Chefin des Verkehrsverbunds Berlin-Brandenburg warnt vor kostenlosem Nahverkehr

Die Chefin des Verkehrsverbunds Berlin-Brandenburg (VBB), Susanne Henckel, warnt vor kostenlosem Nahverkehr in Städten. Wo es ihn bereits gebe, seien "vor allem Fußgänger und Radfahrer auf den ÖPNV umgestiegen", sagte Henckel der Zeitung "Welt"

Die Chefin des Verkehrsverbunds Berlin-Brandenburg (VBB), Susanne Henckel, warnt vor kostenlosem Nahverkehr in Städten. Wo es ihn bereits gebe, seien "vor allem Fußgänger und Radfahrer auf den ÖPNV umgestiegen", sagte Henckel der Zeitung "Welt" (Montagsausgabe). "Die Bundesregierung will aber an den Autofahrer ran, und das wird mit kostenlosem Nahverkehr alleine nicht funktionieren." Grünen-Fraktionschef Anton Hofreiter forderte, Kinder und Jugendliche sollten gratis fahren.

Die Idee eines kostenlosen Nahverkehrs war vor einigen Tagen von der Bundesregierung als mögliche Maßnahme zur Verbesserung der Luft in den Städten an Brüssel gemeldet worden. Sie könnte zunächst in einigen Modellstädten getestet werden.

"Der Vorschlag der Bundesregierung wird eine Kostenspirale in Gang setzen", sagte Henckel. Deutlich steigende Passagierzahlen machten hohe Investitionen in die bereits jetzt vielfach überlasteten Verkehrssysteme nötig. Bahnhöfe und Knotenpunkte müssten rasch ausgebaut werden, gebraucht würden mehr Züge, dichtere Takte und mehr Personal.

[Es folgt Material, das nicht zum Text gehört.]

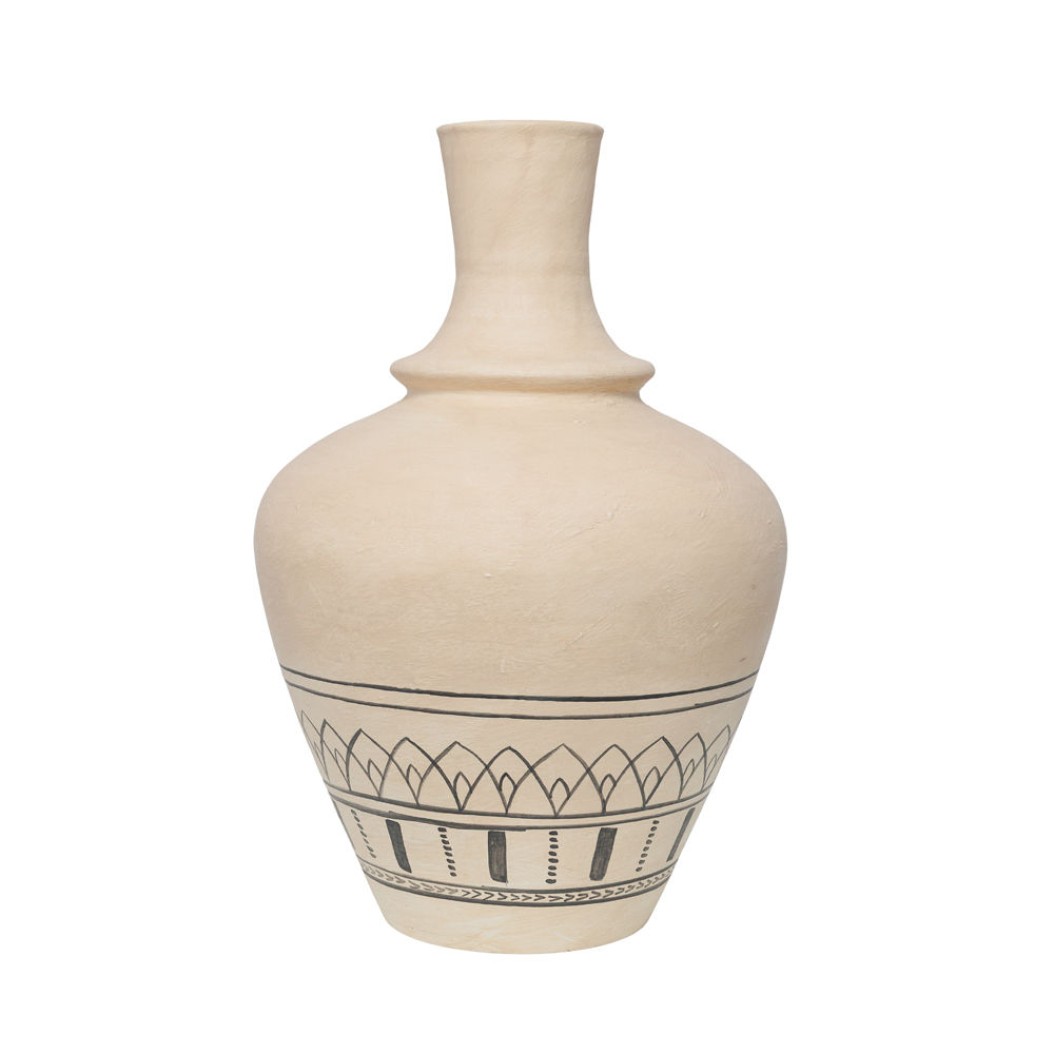 Κεραμικό Βάζο Με Πάτερν 40x70 cm Σε Μπεζ Χρώμα Βάζα
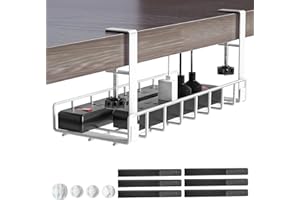 Under Desk Cable Management Tray, Xpatee Upgraded Wire Management No Drill No Screws, Cable Tray with Clamp for Wire Organize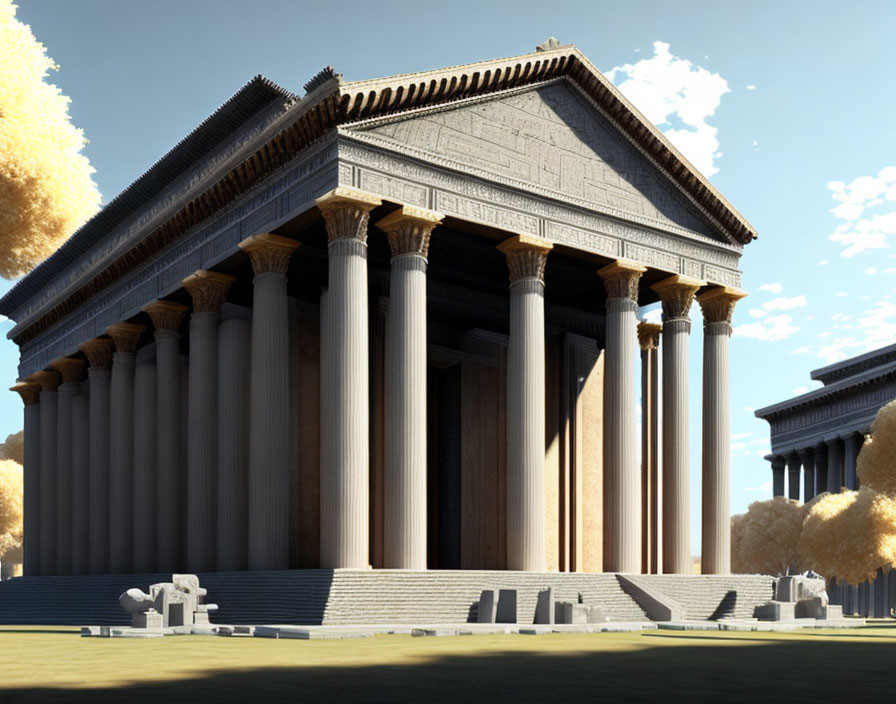 Ancient Greek temple with Doric columns in 3D render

In der Hauptstadtregion käme der ÖPNV allein durch einen Anstieg der Passagierzahlen um rund zehn Prozent an seine Grenze.

Hofreiter forderte in der "Bild am Sonntag": "Für alle Kinder und Jugendlichen muss der Nahverkehr bundesweit kostenfrei sein." Finanziert werden soll dies aus den derzeitigen Geldern für die Schülertickets und aus dem Bundeshaushalt. "Das ist machbar und sinnvoll", so der Grünen-Fraktionschef.

Einer Umfrage zufolge würden 67 Prozent der Bundesbürger Bus und Bahn stärker nutzen, wenn die öffentlichen Verkehrsmittel kostenlos wären. 31 Prozent sagten, sie würden das nicht tun, zwei Prozent waren unsicher oder machten keine Angabe, wie die Emnid-Umfrage für die "Bild am Sonntag" weiter ergab. Befragt wurden am vergangenen Mittwoch 503 repräsentativ ausgewählte Bundesbürger.